Мансур внезапно высоко подскочил с места.
— Что говорит твой язык! — с гневом воскликнул он. — По моему приказанию? Я давал тебе поручение?
— Не поручение, нет, не сердись на меня за неверное слово, но, мне казалось, тогда я понял, что…
— Тебе казалось… ты понял! — гневно перебил его Мансур. — Придержи свой язык! Повторение подобных слов не может вторично пройти тебе безнаказанно!
— Смилуйся, мудрый и могущественный Баба-Мансур!
— Пророчица утверждает, в-третьих, что ты пытался убить ее, чтобы заставить замолчать, что ты изувечил ее, отрубив у нее руку, и что ты заживо похоронил ее.
— Если бы ты мне только дал волю, владыка над всеми владыками, я сумел бы устранить пророчицу без шума, не возбудив ничьего подозрения, — сказал Лаццаро.
— Как ты это сделаешь?
— Обещаю тебе, что пророчица сама оставит дом софта!
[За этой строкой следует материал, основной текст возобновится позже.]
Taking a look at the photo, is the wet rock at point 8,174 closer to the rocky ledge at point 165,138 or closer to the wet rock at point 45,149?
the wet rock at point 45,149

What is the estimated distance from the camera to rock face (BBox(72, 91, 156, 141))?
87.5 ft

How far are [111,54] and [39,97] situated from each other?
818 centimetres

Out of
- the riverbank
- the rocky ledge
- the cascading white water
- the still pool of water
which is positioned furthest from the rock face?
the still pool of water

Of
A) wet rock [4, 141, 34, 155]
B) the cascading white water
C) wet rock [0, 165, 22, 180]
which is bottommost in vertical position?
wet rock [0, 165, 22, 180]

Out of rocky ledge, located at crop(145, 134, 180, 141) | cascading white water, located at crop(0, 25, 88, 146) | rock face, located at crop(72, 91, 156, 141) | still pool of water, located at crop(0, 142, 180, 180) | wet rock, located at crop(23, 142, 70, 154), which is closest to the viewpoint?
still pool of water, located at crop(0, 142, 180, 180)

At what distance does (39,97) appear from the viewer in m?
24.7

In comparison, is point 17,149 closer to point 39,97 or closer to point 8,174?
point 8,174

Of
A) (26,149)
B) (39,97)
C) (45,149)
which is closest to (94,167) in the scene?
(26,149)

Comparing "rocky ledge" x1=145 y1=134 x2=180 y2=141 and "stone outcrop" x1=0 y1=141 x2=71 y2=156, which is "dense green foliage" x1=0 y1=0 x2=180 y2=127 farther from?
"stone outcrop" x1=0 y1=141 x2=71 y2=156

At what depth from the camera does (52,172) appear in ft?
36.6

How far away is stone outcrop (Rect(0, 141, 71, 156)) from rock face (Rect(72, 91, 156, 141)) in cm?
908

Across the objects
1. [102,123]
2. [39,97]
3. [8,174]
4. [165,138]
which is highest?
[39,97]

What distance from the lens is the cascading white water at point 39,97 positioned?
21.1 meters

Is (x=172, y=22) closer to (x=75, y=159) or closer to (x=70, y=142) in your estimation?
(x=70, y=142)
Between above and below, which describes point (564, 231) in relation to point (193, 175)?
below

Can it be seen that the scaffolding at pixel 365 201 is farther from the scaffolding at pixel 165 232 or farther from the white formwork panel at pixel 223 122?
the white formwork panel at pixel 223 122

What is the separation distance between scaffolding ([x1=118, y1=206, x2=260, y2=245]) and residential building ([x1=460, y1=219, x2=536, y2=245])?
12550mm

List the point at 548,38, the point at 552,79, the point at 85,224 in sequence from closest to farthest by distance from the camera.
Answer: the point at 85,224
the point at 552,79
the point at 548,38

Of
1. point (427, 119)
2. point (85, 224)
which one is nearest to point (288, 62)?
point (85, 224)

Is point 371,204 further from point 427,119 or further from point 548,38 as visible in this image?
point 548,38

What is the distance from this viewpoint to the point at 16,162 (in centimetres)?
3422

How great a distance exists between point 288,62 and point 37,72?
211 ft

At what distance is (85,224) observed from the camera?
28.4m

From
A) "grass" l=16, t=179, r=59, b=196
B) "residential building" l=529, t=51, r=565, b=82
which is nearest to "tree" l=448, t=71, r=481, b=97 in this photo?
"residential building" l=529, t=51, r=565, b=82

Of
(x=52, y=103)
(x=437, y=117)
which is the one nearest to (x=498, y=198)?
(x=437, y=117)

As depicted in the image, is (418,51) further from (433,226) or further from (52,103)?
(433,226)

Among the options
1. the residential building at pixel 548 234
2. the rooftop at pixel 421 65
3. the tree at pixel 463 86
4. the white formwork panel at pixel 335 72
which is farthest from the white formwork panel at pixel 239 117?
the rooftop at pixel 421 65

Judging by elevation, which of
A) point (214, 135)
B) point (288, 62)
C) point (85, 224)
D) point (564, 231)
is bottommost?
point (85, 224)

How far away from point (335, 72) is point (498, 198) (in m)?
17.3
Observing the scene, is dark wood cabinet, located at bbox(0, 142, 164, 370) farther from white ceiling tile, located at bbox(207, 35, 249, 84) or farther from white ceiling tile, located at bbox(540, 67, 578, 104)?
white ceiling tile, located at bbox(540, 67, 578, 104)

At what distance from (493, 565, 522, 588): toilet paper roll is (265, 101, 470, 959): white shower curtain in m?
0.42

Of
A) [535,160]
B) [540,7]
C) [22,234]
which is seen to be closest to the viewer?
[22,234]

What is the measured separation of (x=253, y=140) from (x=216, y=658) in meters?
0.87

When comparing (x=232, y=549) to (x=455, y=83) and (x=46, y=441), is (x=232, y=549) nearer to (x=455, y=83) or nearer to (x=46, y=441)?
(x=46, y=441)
Обещаю тебе привести ее сюда в развалины, — отвечал грек.
— Будет ли она в доме софта или здесь, в развалинах, для меня все равно, только бы ты избежал наказания.
— Я имею твое дозволение, мудрый и могущественный Баба-Мансур, для меня этого достаточно.
— Я отказываюсь от всякого участия в этом деле, иначе ты в конце концов опять скажешь, что действовал по моему поручению, — сказал Мансур-эфенди, — не плати вторично за мою доброту подобной неблагодарностью! Ступай!
Лаццаро встал с ковра, на котором он стоял на коленях.
— Хвала и слава тебе, мудрый и могущественный шейх, — воскликнул он и оставил комнату совета в башне Мудрецов.
Несколько минут он простоял в раздумье на улице, стало совсем темно, он должен был действовать в этот же вечер, завтра могло быть уже слишком поздно. Слова Мансура лучше всего доказали ему, что опасность была для него велика.
Лаццаро посоветовался сам с собой, и спустя некоторое время он, казалось, уже придумал план действий, это доказывали его дьявольская улыбка и дикий блеск его страшных глаз.
— Пусть будет так, — пробормотал он про себя, — главное в том, что я должен только в крайнем случае прихватить ее с собой — меня ужасает Черный гном. Что бы ни произошло, я боюсь Сирры! Больше всего мне хотелось бы на этот раз видеть ее мертвой и настолько мертвой, чтобы она больше не воскресла. Я думаю, лучше всего применить огонь, этот опыт нравится мне.
Лаццаро оставил развалины Кадри и направился к предместью Скутари. Затем он отправился во мраке к дому, где жила старая Ганнифа, прежняя служанка прекрасной Реции, дочери Альманзора.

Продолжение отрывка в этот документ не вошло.